▶ What the exercise asks
Copy out, from the data, each line containing the string "screens".

* * *

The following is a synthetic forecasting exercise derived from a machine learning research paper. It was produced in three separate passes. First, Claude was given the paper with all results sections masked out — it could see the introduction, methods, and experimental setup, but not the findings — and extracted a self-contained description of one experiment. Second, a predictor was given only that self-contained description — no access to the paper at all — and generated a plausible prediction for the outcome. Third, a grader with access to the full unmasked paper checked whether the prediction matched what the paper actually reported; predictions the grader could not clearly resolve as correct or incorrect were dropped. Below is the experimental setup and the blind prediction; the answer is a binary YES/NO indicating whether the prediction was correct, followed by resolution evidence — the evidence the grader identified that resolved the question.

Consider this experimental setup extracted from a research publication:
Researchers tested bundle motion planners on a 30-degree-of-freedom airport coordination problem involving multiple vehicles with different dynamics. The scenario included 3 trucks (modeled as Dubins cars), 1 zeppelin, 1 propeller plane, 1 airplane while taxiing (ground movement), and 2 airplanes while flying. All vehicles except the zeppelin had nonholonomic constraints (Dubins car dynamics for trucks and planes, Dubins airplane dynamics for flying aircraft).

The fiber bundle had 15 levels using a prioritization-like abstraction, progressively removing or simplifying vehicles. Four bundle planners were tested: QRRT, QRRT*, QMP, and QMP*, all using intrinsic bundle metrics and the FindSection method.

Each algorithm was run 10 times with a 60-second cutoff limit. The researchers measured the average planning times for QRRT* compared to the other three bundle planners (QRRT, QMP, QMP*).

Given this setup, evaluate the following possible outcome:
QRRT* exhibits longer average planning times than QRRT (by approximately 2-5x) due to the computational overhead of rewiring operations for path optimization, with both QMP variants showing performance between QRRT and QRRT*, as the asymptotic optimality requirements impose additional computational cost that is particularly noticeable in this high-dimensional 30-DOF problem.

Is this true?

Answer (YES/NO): NO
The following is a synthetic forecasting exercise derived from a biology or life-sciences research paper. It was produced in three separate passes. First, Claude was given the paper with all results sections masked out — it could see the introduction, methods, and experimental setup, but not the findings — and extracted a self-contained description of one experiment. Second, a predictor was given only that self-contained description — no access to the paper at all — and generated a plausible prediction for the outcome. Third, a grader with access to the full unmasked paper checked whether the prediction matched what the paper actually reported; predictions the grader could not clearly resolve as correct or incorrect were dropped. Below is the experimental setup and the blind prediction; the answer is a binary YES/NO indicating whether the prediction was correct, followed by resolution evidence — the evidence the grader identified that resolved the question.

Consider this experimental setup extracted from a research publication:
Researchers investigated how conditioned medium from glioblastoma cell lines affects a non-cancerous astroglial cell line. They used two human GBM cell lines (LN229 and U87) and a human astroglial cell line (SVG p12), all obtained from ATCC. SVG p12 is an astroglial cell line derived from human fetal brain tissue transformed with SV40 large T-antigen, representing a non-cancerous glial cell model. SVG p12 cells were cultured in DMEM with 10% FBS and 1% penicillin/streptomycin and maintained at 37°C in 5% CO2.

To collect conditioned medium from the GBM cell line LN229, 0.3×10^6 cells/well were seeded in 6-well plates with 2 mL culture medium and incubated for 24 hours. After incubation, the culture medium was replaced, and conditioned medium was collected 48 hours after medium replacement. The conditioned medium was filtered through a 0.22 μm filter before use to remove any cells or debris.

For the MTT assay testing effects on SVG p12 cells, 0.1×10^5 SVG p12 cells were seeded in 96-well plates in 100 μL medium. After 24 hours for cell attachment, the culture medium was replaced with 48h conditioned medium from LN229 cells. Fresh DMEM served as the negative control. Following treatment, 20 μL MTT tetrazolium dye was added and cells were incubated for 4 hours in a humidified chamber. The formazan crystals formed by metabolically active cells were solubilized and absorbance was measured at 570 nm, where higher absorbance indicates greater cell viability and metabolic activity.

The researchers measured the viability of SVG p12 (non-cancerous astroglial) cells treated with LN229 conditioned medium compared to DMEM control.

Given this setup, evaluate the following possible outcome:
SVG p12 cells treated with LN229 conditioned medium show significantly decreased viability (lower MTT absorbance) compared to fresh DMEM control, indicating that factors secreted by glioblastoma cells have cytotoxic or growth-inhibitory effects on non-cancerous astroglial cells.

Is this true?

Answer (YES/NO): YES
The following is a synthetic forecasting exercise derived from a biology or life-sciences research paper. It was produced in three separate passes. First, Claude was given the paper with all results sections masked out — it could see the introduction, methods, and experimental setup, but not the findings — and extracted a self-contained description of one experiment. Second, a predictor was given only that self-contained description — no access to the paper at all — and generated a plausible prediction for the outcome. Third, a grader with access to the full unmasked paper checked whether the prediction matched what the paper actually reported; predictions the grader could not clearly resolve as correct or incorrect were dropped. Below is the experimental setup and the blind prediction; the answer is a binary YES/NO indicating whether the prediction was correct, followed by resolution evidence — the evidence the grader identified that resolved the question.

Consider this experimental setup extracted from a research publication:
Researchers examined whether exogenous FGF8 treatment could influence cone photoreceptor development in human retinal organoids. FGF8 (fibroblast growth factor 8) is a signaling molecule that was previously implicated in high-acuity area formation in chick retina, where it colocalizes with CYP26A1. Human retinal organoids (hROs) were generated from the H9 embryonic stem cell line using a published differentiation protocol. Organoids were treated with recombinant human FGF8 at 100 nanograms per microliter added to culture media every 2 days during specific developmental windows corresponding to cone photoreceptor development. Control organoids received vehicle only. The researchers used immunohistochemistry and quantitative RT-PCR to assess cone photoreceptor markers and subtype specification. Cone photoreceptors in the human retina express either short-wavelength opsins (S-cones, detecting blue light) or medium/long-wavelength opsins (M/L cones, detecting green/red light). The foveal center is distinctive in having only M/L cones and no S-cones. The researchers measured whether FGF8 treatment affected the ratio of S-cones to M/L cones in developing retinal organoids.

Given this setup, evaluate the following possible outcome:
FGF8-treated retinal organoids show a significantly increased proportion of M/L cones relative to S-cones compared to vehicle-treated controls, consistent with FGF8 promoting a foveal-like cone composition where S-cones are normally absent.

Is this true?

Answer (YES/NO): NO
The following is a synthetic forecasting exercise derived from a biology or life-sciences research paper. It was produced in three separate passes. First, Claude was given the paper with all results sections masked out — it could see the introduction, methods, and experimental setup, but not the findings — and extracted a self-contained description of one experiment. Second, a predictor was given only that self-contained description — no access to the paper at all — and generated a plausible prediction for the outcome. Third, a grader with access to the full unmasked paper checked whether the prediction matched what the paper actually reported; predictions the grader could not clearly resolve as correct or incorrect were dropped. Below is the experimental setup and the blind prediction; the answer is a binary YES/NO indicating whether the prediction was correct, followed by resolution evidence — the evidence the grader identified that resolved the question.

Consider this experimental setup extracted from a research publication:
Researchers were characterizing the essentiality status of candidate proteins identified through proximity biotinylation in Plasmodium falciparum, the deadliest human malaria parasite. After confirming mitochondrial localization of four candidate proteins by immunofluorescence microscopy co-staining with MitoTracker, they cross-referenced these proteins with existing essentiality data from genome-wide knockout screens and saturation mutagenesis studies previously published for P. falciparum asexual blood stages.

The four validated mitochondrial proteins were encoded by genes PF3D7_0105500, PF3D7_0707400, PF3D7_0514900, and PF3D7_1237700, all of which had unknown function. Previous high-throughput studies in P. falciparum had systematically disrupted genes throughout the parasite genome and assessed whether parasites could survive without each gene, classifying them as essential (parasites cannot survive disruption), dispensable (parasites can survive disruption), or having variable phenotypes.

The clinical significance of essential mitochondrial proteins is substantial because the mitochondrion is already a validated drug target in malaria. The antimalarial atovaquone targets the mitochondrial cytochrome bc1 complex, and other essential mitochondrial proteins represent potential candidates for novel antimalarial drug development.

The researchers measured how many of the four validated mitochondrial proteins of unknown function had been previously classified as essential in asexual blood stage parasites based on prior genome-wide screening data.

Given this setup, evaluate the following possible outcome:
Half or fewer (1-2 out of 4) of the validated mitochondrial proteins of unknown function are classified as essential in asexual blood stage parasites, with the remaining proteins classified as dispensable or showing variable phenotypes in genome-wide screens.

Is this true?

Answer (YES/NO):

* * *

▶ Result of the exercise
Researchers were characterizing the essentiality status of candidate proteins identified through proximity biotinylation in Plasmodium falciparum, the deadliest human malaria parasite. After confirming mitochondrial localization of four candidate proteins by immunofluorescence microscopy co-staining with MitoTracker, they cross-referenced these proteins with existing essentiality data from genome-wide knockout screens and saturation mutagenesis studies previously published for P. falciparum asexual blood stages.
Half or fewer (1-2 out of 4) of the validated mitochondrial proteins of unknown function are classified as essential in asexual blood stage parasites, with the remaining proteins classified as dispensable or showing variable phenotypes in genome-wide screens.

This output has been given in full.